- [STATED EXERCISE]
Render all of the lines below as a numbered list, skipping the blank lines and omitting the pictures.

- [WORKING DATA]
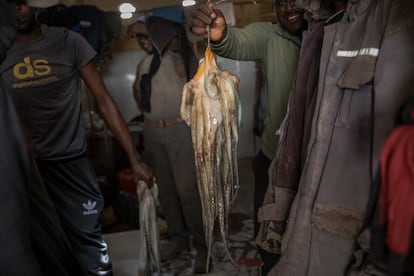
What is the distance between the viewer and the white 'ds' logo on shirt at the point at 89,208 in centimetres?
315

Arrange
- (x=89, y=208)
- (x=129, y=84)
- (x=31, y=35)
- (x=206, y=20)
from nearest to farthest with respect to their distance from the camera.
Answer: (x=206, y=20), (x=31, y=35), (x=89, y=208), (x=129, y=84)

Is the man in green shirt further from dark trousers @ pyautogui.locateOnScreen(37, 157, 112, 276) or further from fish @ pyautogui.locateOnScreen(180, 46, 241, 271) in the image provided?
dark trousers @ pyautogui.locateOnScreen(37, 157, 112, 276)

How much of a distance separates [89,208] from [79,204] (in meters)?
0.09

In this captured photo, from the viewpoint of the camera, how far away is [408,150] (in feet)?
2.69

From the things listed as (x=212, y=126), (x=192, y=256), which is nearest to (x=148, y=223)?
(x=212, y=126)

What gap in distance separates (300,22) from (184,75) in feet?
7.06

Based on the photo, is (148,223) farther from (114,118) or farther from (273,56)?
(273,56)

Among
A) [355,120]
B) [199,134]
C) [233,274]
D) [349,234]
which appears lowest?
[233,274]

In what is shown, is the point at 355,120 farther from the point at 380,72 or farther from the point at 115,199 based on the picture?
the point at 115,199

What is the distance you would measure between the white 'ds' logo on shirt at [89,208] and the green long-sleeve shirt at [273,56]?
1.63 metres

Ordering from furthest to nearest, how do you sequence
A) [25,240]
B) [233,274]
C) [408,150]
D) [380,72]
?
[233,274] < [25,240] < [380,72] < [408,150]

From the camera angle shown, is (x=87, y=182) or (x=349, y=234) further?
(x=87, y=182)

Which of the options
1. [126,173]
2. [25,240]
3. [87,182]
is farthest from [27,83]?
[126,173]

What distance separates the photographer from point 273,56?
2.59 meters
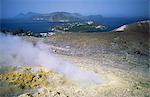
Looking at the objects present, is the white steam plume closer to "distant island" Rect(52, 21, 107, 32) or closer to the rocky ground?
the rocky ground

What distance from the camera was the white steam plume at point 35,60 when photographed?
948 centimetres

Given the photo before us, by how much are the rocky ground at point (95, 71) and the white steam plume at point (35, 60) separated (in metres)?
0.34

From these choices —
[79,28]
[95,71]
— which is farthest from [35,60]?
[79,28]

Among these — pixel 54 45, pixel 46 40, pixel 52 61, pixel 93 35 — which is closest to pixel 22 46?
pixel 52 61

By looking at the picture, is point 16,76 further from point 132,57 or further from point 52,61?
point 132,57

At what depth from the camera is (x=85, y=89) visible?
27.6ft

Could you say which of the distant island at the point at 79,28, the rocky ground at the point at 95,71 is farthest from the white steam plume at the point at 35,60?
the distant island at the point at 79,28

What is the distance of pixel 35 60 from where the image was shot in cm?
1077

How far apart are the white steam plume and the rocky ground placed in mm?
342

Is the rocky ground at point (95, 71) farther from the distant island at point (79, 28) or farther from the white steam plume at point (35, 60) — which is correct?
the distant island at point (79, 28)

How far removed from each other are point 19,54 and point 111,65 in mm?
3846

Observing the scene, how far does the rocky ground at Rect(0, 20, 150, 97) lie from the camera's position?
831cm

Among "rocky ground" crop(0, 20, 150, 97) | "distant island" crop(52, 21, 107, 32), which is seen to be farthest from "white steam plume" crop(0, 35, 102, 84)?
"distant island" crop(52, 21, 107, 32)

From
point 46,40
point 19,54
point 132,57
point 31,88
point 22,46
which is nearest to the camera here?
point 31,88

- [FINAL RESULT]
1. What is the distance between the viewer and the white 'ds' logo on shirt at the point at 89,208 in centimetres?
2. 315
3. Arrange
4. - (x=89, y=208)
5. - (x=129, y=84)
6. - (x=31, y=35)
7. - (x=206, y=20)
8. from nearest to farthest with respect to their distance from the camera.
9. Answer: (x=206, y=20), (x=31, y=35), (x=89, y=208), (x=129, y=84)
10. Is the man in green shirt further from dark trousers @ pyautogui.locateOnScreen(37, 157, 112, 276) or further from fish @ pyautogui.locateOnScreen(180, 46, 241, 271) in the image provided?
11. dark trousers @ pyautogui.locateOnScreen(37, 157, 112, 276)
12. How much of a distance separates [89,208] from [79,204] (in meters)?
13. 0.09
14. In this captured photo, from the viewpoint of the camera, how far away is [408,150] (in feet)?
15. 2.69
16. From the things listed as (x=212, y=126), (x=192, y=256), which is nearest to (x=148, y=223)?
17. (x=212, y=126)
18. What gap in distance separates (300,22) from (184,75) in feet?
19. 7.06
20. Based on the photo, is (148,223) farther from (114,118) or farther from (273,56)?
21. (273,56)
22. Among
23. A) [355,120]
24. B) [199,134]
25. C) [233,274]
26. D) [349,234]
27. which appears lowest?
28. [233,274]
29. In what is shown, is the point at 355,120 farther from the point at 380,72 or farther from the point at 115,199 based on the picture?
30. the point at 115,199
31. What is the distance you would measure between the white 'ds' logo on shirt at [89,208] and the green long-sleeve shirt at [273,56]?
32. 1.63 metres
33. Ordering from furthest to nearest, how do you sequence
34. A) [25,240]
35. B) [233,274]
36. C) [408,150]
37. D) [380,72]
38. ?
39. [233,274] < [25,240] < [380,72] < [408,150]
40. From the camera angle shown, is (x=87, y=182) or (x=349, y=234) further?
41. (x=87, y=182)
42. Which of the options
43. 1. [126,173]
44. 2. [25,240]
45. 3. [87,182]
46. is farthest from [27,83]?
47. [126,173]
48. What distance separates the photographer from point 273,56?
49. 2.59 meters
50. Looking at the objects present, is the white steam plume closer to "distant island" Rect(52, 21, 107, 32) or closer to the rocky ground?
51. the rocky ground
52. What distance from the camera was the white steam plume at point 35,60 when photographed?
53. 948 centimetres
54. Given the photo before us, by how much are the rocky ground at point (95, 71) and the white steam plume at point (35, 60) separated (in metres)?
55. 0.34
56. From these choices —
57. [79,28]
58. [95,71]
59. — which is farthest from [35,60]?
60. [79,28]
61. Among these — pixel 54 45, pixel 46 40, pixel 52 61, pixel 93 35 — which is closest to pixel 22 46?
62. pixel 52 61
63. By looking at the picture, is point 16,76 further from point 132,57 or further from point 52,61?
64. point 132,57
65. At what depth from the camera is (x=85, y=89) visible?
66. 27.6ft
67. Could you say which of the distant island at the point at 79,28, the rocky ground at the point at 95,71 is farthest from the white steam plume at the point at 35,60?
68. the distant island at the point at 79,28
69. What is the distance of pixel 35 60 from where the image was shot in cm?
70. 1077
71. How far apart are the white steam plume and the rocky ground placed in mm?
72. 342
73. Is the rocky ground at point (95, 71) farther from the distant island at point (79, 28) or farther from the white steam plume at point (35, 60) — which is correct?
74. the distant island at point (79, 28)
75. How far removed from each other are point 19,54 and point 111,65 in mm?
76. 3846
77. Observing the scene, how far does the rocky ground at Rect(0, 20, 150, 97) lie from the camera's position?
78. 831cm
79. Among "rocky ground" crop(0, 20, 150, 97) | "distant island" crop(52, 21, 107, 32), which is seen to be farthest from "white steam plume" crop(0, 35, 102, 84)?
80. "distant island" crop(52, 21, 107, 32)
81. From
82. point 46,40
83. point 19,54
84. point 132,57
85. point 31,88
86. point 22,46
87. which is nearest to the camera here?
88. point 31,88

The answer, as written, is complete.